[Records]
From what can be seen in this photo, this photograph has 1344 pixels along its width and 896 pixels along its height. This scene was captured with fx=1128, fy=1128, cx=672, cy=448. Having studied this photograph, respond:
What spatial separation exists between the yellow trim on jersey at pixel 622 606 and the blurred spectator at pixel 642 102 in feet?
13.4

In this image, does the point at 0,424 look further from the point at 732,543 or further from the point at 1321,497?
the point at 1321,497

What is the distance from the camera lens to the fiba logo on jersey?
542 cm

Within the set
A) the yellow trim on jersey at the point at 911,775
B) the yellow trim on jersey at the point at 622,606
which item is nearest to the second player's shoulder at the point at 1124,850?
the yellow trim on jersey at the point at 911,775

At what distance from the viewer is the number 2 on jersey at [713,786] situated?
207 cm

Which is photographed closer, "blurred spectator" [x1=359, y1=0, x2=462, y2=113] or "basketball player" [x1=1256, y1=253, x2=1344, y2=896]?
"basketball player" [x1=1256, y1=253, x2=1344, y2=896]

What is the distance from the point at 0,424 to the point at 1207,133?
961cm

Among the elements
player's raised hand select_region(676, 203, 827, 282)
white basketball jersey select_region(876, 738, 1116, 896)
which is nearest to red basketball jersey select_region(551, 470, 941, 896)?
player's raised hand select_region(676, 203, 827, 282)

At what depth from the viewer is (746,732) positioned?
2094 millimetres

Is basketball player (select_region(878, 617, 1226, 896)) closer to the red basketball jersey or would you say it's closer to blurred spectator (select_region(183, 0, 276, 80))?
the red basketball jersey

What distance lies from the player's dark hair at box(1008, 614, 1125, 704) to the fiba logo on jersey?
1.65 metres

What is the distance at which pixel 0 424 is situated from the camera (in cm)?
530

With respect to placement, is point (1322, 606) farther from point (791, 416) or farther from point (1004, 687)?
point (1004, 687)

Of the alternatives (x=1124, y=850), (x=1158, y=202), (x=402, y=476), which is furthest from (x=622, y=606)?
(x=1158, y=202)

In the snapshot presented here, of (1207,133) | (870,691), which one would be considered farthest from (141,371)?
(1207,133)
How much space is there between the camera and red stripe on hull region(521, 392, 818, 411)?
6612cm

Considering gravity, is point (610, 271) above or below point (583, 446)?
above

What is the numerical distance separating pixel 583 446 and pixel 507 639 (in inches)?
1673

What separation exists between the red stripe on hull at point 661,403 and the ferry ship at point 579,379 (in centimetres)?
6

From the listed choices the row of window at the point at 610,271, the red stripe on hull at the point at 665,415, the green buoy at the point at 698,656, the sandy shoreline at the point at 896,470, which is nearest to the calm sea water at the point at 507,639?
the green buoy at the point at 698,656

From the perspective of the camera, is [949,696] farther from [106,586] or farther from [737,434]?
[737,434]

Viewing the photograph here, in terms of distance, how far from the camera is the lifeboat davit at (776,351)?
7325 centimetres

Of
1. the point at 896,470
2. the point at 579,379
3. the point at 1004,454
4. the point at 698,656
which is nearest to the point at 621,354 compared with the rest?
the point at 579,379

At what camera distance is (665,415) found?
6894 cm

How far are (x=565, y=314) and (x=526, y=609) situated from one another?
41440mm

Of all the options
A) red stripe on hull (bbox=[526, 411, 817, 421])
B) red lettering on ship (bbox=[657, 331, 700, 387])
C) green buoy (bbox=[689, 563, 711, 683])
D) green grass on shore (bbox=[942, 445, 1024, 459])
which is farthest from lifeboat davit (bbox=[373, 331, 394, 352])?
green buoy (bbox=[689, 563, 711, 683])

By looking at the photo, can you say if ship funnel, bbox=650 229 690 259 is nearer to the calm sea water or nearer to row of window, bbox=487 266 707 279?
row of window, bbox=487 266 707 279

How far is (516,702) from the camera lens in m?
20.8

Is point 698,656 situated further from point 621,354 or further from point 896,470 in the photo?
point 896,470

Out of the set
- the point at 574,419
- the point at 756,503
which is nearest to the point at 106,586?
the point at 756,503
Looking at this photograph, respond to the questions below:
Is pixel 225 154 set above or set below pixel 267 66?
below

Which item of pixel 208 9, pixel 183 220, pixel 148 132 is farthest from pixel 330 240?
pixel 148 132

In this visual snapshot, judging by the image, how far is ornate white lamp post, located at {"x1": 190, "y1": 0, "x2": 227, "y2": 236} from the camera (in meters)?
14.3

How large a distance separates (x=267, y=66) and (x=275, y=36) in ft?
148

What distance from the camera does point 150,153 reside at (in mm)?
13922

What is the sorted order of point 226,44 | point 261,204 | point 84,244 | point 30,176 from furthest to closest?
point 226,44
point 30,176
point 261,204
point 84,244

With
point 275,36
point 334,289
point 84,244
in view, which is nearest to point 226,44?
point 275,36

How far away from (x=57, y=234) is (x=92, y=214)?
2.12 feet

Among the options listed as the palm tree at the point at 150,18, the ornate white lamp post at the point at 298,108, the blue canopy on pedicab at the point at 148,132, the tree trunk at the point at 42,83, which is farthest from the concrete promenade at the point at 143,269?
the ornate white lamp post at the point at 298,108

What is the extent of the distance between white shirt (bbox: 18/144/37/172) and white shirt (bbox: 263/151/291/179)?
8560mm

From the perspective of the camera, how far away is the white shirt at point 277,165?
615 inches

**Requirement**
Update the entries by changing every "What is the distance" to "What is the separation", leaving everything else as it is.

**Right answer**
From what can be seen in this photo, this photograph has 1344 pixels along its width and 896 pixels along its height. This scene was captured with fx=1128, fy=1128, cx=672, cy=448. Having studied this photograph, respond:
What spatial separation exists between the yellow trim on jersey at pixel 622 606 and the blurred spectator at pixel 642 102 in feet?
13.4

In this image, does the point at 0,424 look further from the point at 732,543 or further from the point at 1321,497?
the point at 1321,497

What is the separation from the camera lens to the fiba logo on jersey?
542 cm

Within the set
A) the yellow trim on jersey at the point at 911,775
B) the yellow trim on jersey at the point at 622,606
which item is nearest to the second player's shoulder at the point at 1124,850?
the yellow trim on jersey at the point at 911,775

At what distance from the viewer is the number 2 on jersey at [713,786] situated?
207 cm

Which is photographed closer, "blurred spectator" [x1=359, y1=0, x2=462, y2=113] or "basketball player" [x1=1256, y1=253, x2=1344, y2=896]?
"basketball player" [x1=1256, y1=253, x2=1344, y2=896]

What is the separation from the point at 0,424 to the point at 1207,133?
961cm

Among the elements
player's raised hand select_region(676, 203, 827, 282)
white basketball jersey select_region(876, 738, 1116, 896)
which is nearest to red basketball jersey select_region(551, 470, 941, 896)?
player's raised hand select_region(676, 203, 827, 282)

At what depth from the viewer is (746,732) positioned?
2094 millimetres

Is basketball player (select_region(878, 617, 1226, 896)) closer to the red basketball jersey or would you say it's closer to blurred spectator (select_region(183, 0, 276, 80))?
the red basketball jersey

What distance lies from the player's dark hair at box(1008, 614, 1125, 704) to the fiba logo on jersey?
1.65 metres

What is the separation at which pixel 0 424 is situated from the camera (in cm)?
530

With respect to placement, is point (1322, 606) farther from point (791, 416) or farther from point (1004, 687)?
point (1004, 687)

Of the alternatives (x=1124, y=850), (x=1158, y=202), (x=402, y=476), which is furthest from (x=622, y=606)?
(x=1158, y=202)

In the snapshot presented here, of (1207,133) | (870,691), which one would be considered farthest from (141,371)?
(1207,133)
How much space is there between the camera and red stripe on hull region(521, 392, 818, 411)?
6612cm

Considering gravity, is point (610, 271) above or below point (583, 446)?
above

What is the numerical distance separating pixel 583 446 and pixel 507 639 (in inches)?
1673

What separation exists between the red stripe on hull at point 661,403 and the ferry ship at point 579,379 (in centimetres)?
6

From the listed choices the row of window at the point at 610,271, the red stripe on hull at the point at 665,415, the green buoy at the point at 698,656, the sandy shoreline at the point at 896,470, which is nearest to the calm sea water at the point at 507,639?
the green buoy at the point at 698,656

From the perspective of the camera, is [949,696] farther from [106,586] or farther from [737,434]?
[737,434]

Viewing the photograph here, in terms of distance, how far from the camera is the lifeboat davit at (776,351)?
7325 centimetres

Of
1. the point at 896,470
2. the point at 579,379
3. the point at 1004,454
4. the point at 698,656
which is nearest to the point at 621,354 compared with the rest?
the point at 579,379

At what camera distance is (665,415) found?
6894 cm

How far are (x=565, y=314) and (x=526, y=609) situated from one another?
41440mm

Of all the options
A) red stripe on hull (bbox=[526, 411, 817, 421])
B) red lettering on ship (bbox=[657, 331, 700, 387])
C) green buoy (bbox=[689, 563, 711, 683])
D) green grass on shore (bbox=[942, 445, 1024, 459])
which is farthest from lifeboat davit (bbox=[373, 331, 394, 352])?
green buoy (bbox=[689, 563, 711, 683])

By looking at the photo, can you say if ship funnel, bbox=650 229 690 259 is nearer to the calm sea water or nearer to row of window, bbox=487 266 707 279?
row of window, bbox=487 266 707 279

How far is (516,702) from the camera lens in m?
20.8

Is point 698,656 situated further from point 621,354 or further from point 896,470 in the photo?
point 896,470

Out of the set
- the point at 574,419
- the point at 756,503
which is nearest to the point at 106,586?
the point at 756,503
Looking at this photograph, respond to the questions below:
Is pixel 225 154 set above or set below pixel 267 66?
below

Which item of pixel 208 9, pixel 183 220, pixel 148 132 is farthest from pixel 330 240?
pixel 148 132

In this visual snapshot, judging by the image, how far is ornate white lamp post, located at {"x1": 190, "y1": 0, "x2": 227, "y2": 236} from the camera (in meters)?
14.3

How large a distance separates (x=267, y=66) and (x=275, y=36) in ft?
148

What distance from the camera does point 150,153 reside at (in mm)?
13922

What is the sorted order of point 226,44 | point 261,204 | point 84,244 | point 30,176 from furthest to closest?
point 226,44
point 30,176
point 261,204
point 84,244

With
point 275,36
point 334,289
point 84,244
in view, which is nearest to point 226,44?
point 275,36

How far away from (x=57, y=234) is (x=92, y=214)?
2.12 feet

Among the options listed as the palm tree at the point at 150,18, the ornate white lamp post at the point at 298,108, the blue canopy on pedicab at the point at 148,132, the tree trunk at the point at 42,83, which is farthest from the concrete promenade at the point at 143,269?
the ornate white lamp post at the point at 298,108

What is the extent of the distance between white shirt (bbox: 18/144/37/172) and white shirt (bbox: 263/151/291/179)?
8560mm

From the perspective of the camera, how far away is the white shirt at point 277,165?
615 inches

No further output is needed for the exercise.